Anyone vaguely familiar with New York City’s famous families should know that Brooke Astor was the wealthy socialite who generously spread the great fortune of the Astor family while ruling New York high society for many years. How she got to be the woman who could do that, and what it cost her personally, is the story of the new musical, Brook Astor’s Last Affair, which is receiving its first fully staged production at the Chicago Musical Theatre Festival on the Edge Theatre mainstage, after several developmental readings.
The team of bookwriter/lyricist Rachel Migler and composer Eric Grunin have created a highly stylized framework to let the dead Brooke tell her tale. A highly theatrical approach may well be the best way to compress the many events of Brooke’s journey from an innocent teen, married off at age 17 for money by her insensitive mother (Sarah Schol), to one of the wealthiest women in the world.
Her first husband, Dryden Kuser (Christian Edwin Cook), literally raped her on her wedding night, and young son Tony (Marko McRae) was the product of that unhappy union. She divorced Dryden, and remarried happily to Charles “Buddy” Marshall, who died unexpectedly. Son Tony took the Marshall name because Buddy was the most loving father he’d ever known. Brooke finally ended up being wooed and won by the fabulously wealthy Vincent Astor (Neill Kelly), who also died before she did.

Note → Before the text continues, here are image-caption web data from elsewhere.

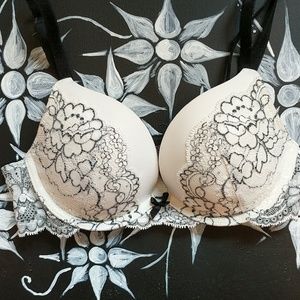Victoria's Secret Dream Angela Bra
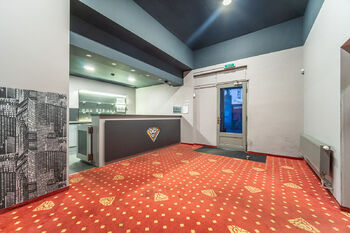 Pronájem obchodních prostor 151 m², Český Brod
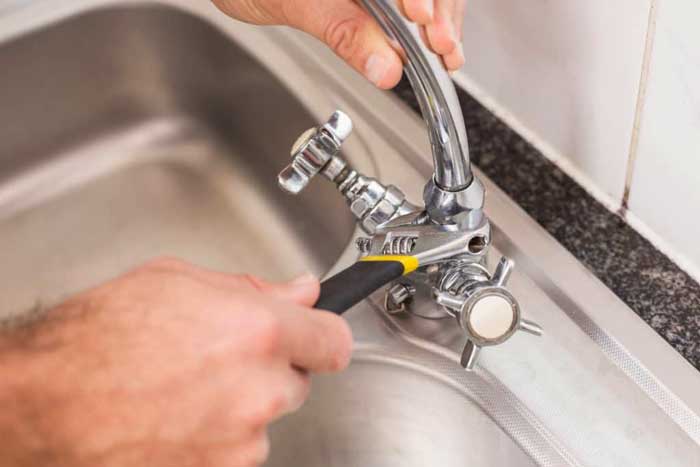 How to tighten your kitchen faucet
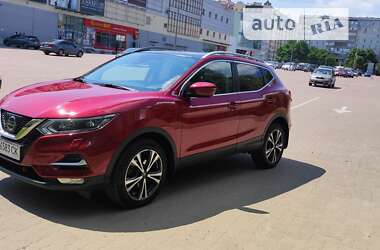 Внедорожник / Кроссовер Nissan Qashqai 2017 в Сумах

The show opens with Brooke (Sarah Ohlson) already having died herself. She finds herself stuck in a limbo between Heaven and Earth, inhabited by dancing spirits, who communicate only in a kind of sign language which, miraculously, Brooke discovers that she can understand. She’s “told” that she can’t leave limbo until she can earn her way out, with a deed that she has to discover for herself. In the process, Brooke is put on a sort of existential trial for her salvation.
In the first act, the Prosecutor (Melanie Vitaterna) seeks to find her guilty of a lifetime of coldness, and the deliberate rejection of the love of her son. In the second act, the Defense Attorney (Emily Hawkins) sets out to prove that Brooke was in fact not guilty of excessive coldness, but a victim of circumstance.
Throughout her life, Brooke constantly rejected the affection of her own son, and ended up doting on his child, her grandson, Philip (Marko McRae as a boy, and Britton Paige as an adult) instead, as she succumbed to Alzheimer’s disease. Brooke tries to excuse her lack of affection towards the adult Tony (Elijah Cox). But not before she comes to understand her the origin of her attitude towards Tony can she find the redemption she seeks.
Ms. Ohlson’s unforced charm and great personal warmth made me want to let Brooke off on heavenly probation. But I was confused as I was watching this show was due to the team’s decision to wrap Brooke’s spiritual trial around another actual trial. At the age of 85, Tony was put on trial and found guilty for defrauding his mother, by altering her will so that her estate would go to him and his most recent wife, Rene (Kayla Muldoon), rather than the charities to which she had originally left her fortune. These two trials get conflated in a very confusing way.
The conceit of the two prosecutors putting Brooke on trial for her coldness gets dropped without any resolution or explanation. Brooke then learns what she needs to know only thanks to an encounter with the spirit of someone from her past (I’m trying to avoid a spoiler here) which felt like a cheat. Also, Brooke’s own spirit visits Tony at his actual trial in a touching moment, which felt, nonetheless, like a breach of the separation established by the writers between the spiritual and the Earthly world. When you make up a fictional world, it’s important to play by the rules you set.
I cared for poor Tony’s plight mainly due to the very strong performance as both a young adult and older Tony by Elijah Cox. Brooke’s husbands also were nicely depicted by their respective performers. The supporting ensemble all played multiple roles and delivered nice comic turns. A special mention should go to Cash Maciel, who was a standout comedic performer, and fine dancer.
The songs in this show are often more like operatic recitative. They are packed with dense, conversational lyrics to drive the action that rarely coalesce around an idea or “hook”, and meandering melodic lines which frequently fail to resolve harmonically. The songs kept the show moving forward, but never moved me emotionally. The overly busy, dual piano accompaniment was also distancing.
Director/Choreographer Nick Thornton got the most out of his hard working company, and provided enough fine dance moments to keep the audience visually entertained.
There certainly are interesting elements in this production, and a company of actors worth watching. But like Brooke in the afterlife, Brooke Astor’s Last Affairseems to be stuck in a creative limbo of its own, never quite being clear enough about how to redeem itself.
The Chicago Musical Theatre Festival continues through February 24.